Однако спустя день появился слуга из дома Тригвиллы и передал ему запечатанные дощечки. Корнелий задумчиво улыбнулся, повертел их в руках и решил, что там содержится самая грубая и яростная отповедь. Но, когда он начал читать, то поневоле изумился тому, как явно недооценивал Амалабергу. Вот что писала ему готская принцесса:
«Амалаберга шлёт привет благородному Корнелию Вириналу и выражает ему свою глубочайшую признательность за его остроумное и почтительное письмо, которое доставило ей большое удовольствие. Я и раньше имела возможность оценить твои блестящие способности, «отважный львёнок», и теперь была рада получить новое им подтверждение. Слов нет, чтобы выразить, в какую глубокую печаль повергло меня известие о коварной измене твоего друга! И что бы я только делала, если бы ты не предложил мне в этот тяжёлый момент опереться на твою могучую руку и... не только руку! Да, я смущённо признаю свою ошибку, на которую ты так тонко указал мне в своём мудром письме. Конечно же, любое существо хочет ласки, а потому зачем изобилие ненужных слов? Приходи навестить меня завтра во второй половине дня, а своему другу можешь передать мои искренние пожелания быть поосторожнее с ангелами. Ведь, как писал один учёный богослов: «Если бы лик одного какого-нибудь ангела ты бы увидел рядом со своей подругой, то подруга показалась бы тебе столь отвратительной и страшной, что ты бы отвернулся от её лица, словно от лица трупа, и всего себя устремил бы к красоте ангела.
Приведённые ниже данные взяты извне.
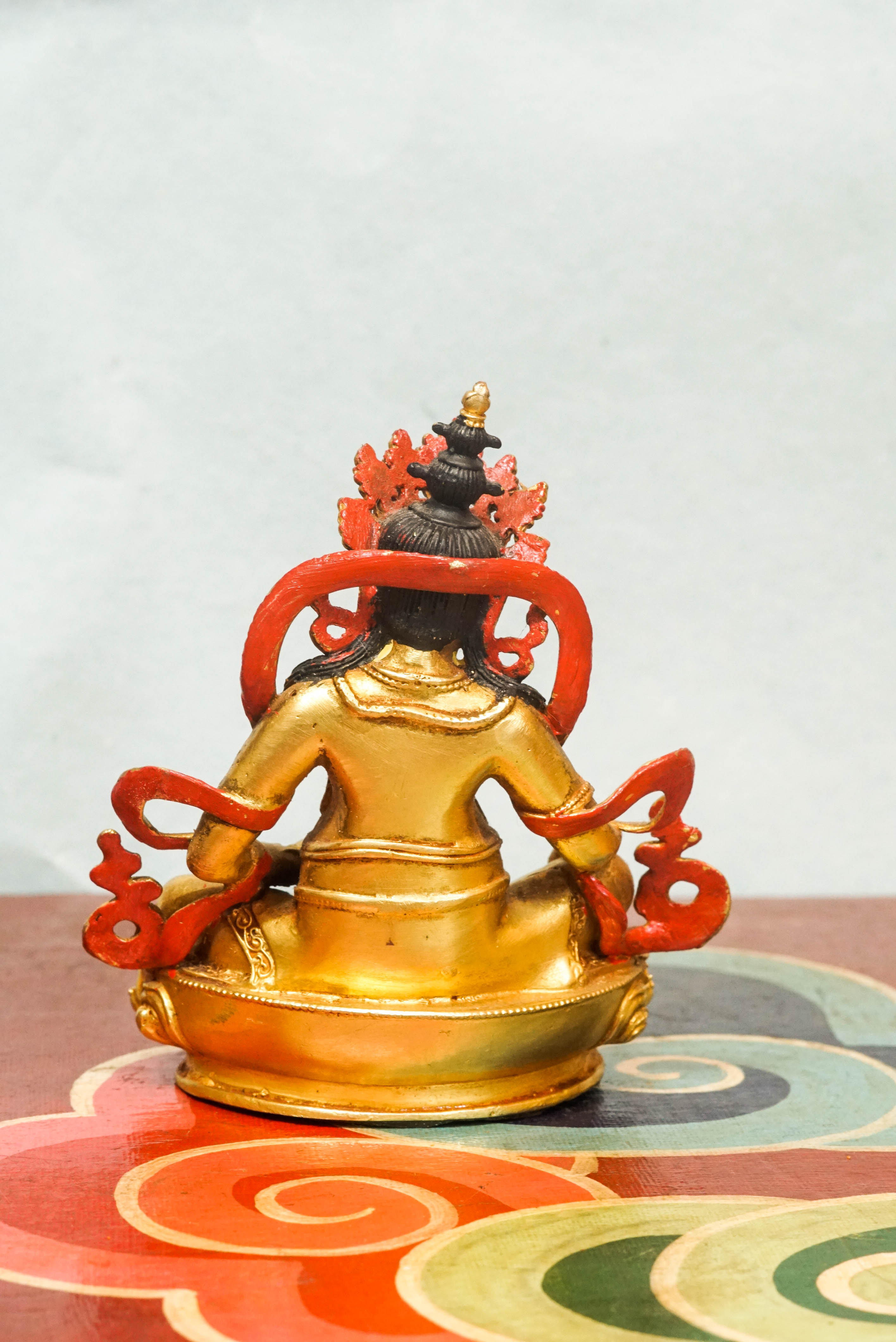 Handmade gold Zambala statue adorned with crown and jewelry, symbolizing prosperity and removal of obstacles.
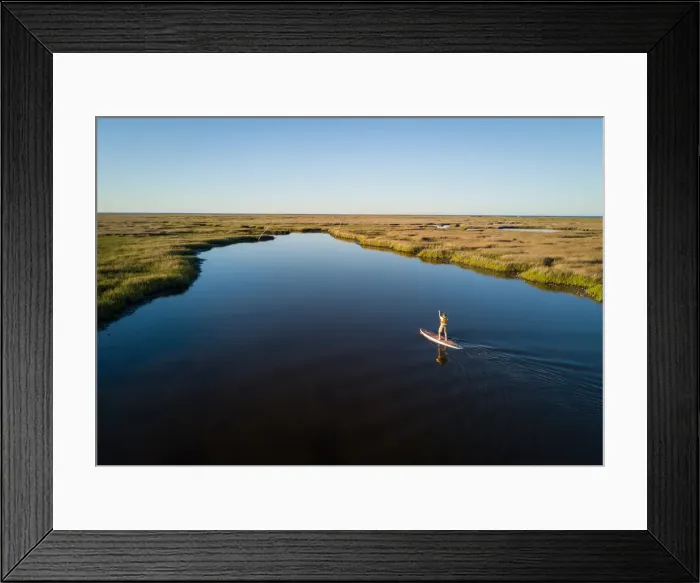 Framed Print : Stand up paddle boarder paddles through a Chesapeake Bay salt marsh near Hampton Framed Print : Stand up paddle boarder paddles through a Chesapeake Bay salt marsh near Hampton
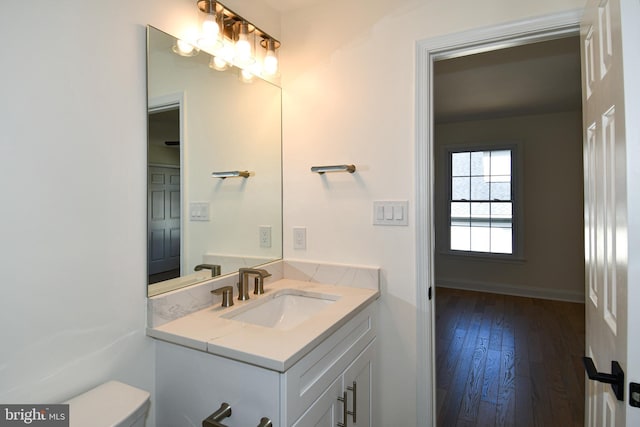 half bath featuring baseboards, vanity, toilet, and wood finished floors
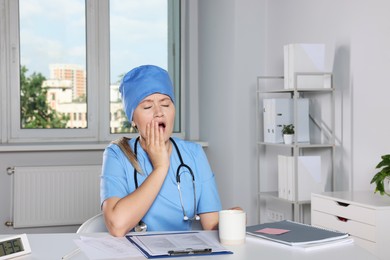 Photo of Tired young doctor yawning at workplace in office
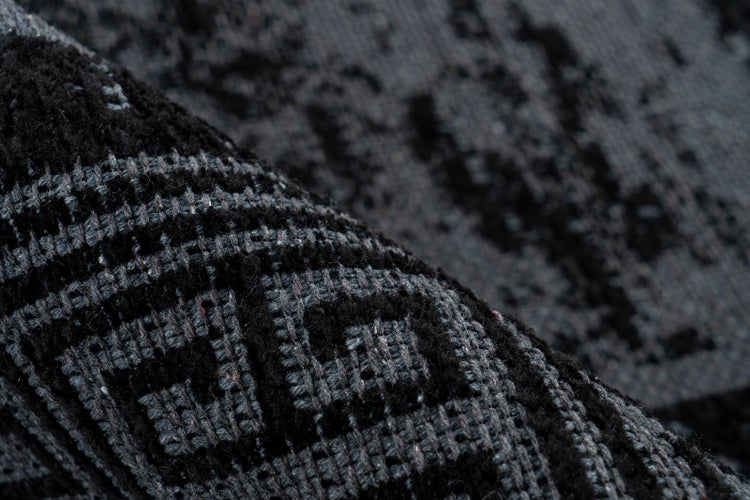 Nahaufnahme eines Teppichs mit geometrischem Muster und strukturierter Oberfläche.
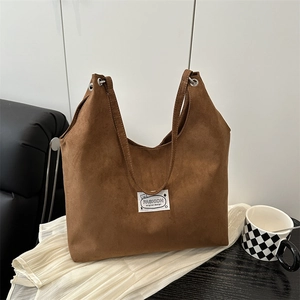 Minimalist brown faux suede tote bag with stylish graphic label and large capacity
А если бы в тот момент, когда ты держишь в руке зеркало, сбоку, рядом с твоим изображением появилось бы изображение ангела, то, несомненно, или зеркало бы выскользнуло из твоих рук, настолько неприятно бы тебе стало собственное безобразие, или ты никогда бы не смог положить его на место, поскольку, неподвижно устремив на него взгляд, восхищался бы ангельской красотой и прелестью».
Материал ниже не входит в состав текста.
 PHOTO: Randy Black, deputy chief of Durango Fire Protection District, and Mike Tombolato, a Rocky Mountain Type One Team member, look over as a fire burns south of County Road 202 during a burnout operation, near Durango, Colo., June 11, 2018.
Так что пусть лучше не сравнивает своих возлюбленных с ангелами, ведь это может обидеть и тех, и других.
С трепетом и нетерпением жду твоего визита».
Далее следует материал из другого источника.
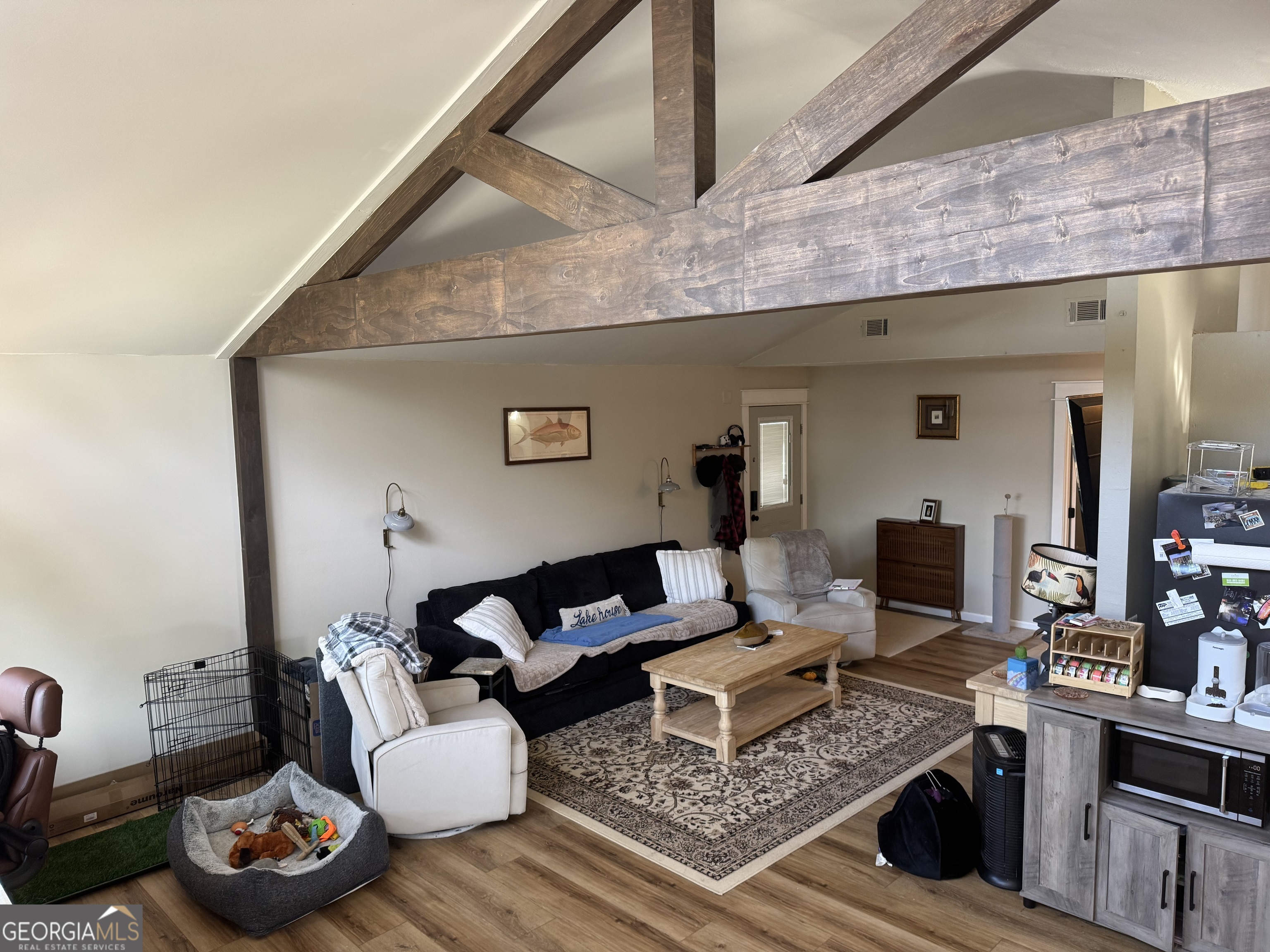 2648 Buck Head Road Baxley, GA 31513 - Photo 6 of 20 a living room with furniture and a wooden floor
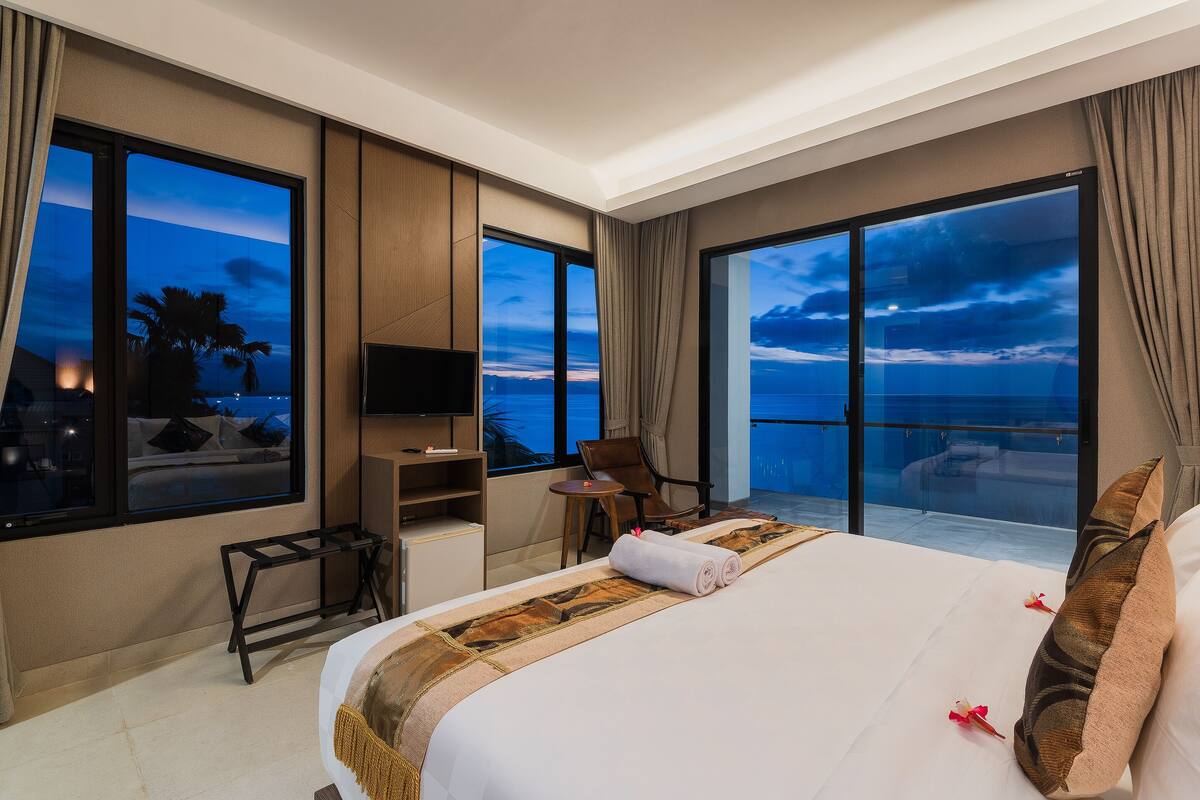 A hotel room with a large bed, a desk, a chair, a TV, and large windows with a view of the ocean.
Да, после такого неожиданного письма стоило поосновательнее задуматься над дальнейшими действиями. Итак, Амалаберга сумела сдержать первый порыв гнева и решила ответить ему в его же стиле. Таким образом, всё складывалось как нельзя прекрасно, ведь когда иронизируешь над собственной обидой, то вряд ли думаешь о том, как за неё отомстить. Если гордость и мстительность легко представить рядом, то коварство и остроумие не слишком совместимы… И всё же в письме Амалаберги было что-то такое, что заставило Корнелия насторожиться. Он внимательно перечитал его ещё раз. Нет, придраться было не к чему, если бы не это поспешное и совершенно неожиданное приглашение. В конце концов, она дочь варвара, а варвары отличаются от римлян тем, что не признают никакой логики и поступают лишь так, как это сообразуется с их представлениями о чести. Амалаберга просто не в состоянии уступить кому бы то ни было так быстро, да ещё тогда, когда задето её самолюбие! Поэтому поневоле напрашивался вывод, что она затаила желание отомстить. Если он рискнёт воспользоваться её приглашением, а не воспользоваться им просто невозможно, иначе и не стоило затевать всего этого, то следует быть готовым к самым неприятным сюрпризам.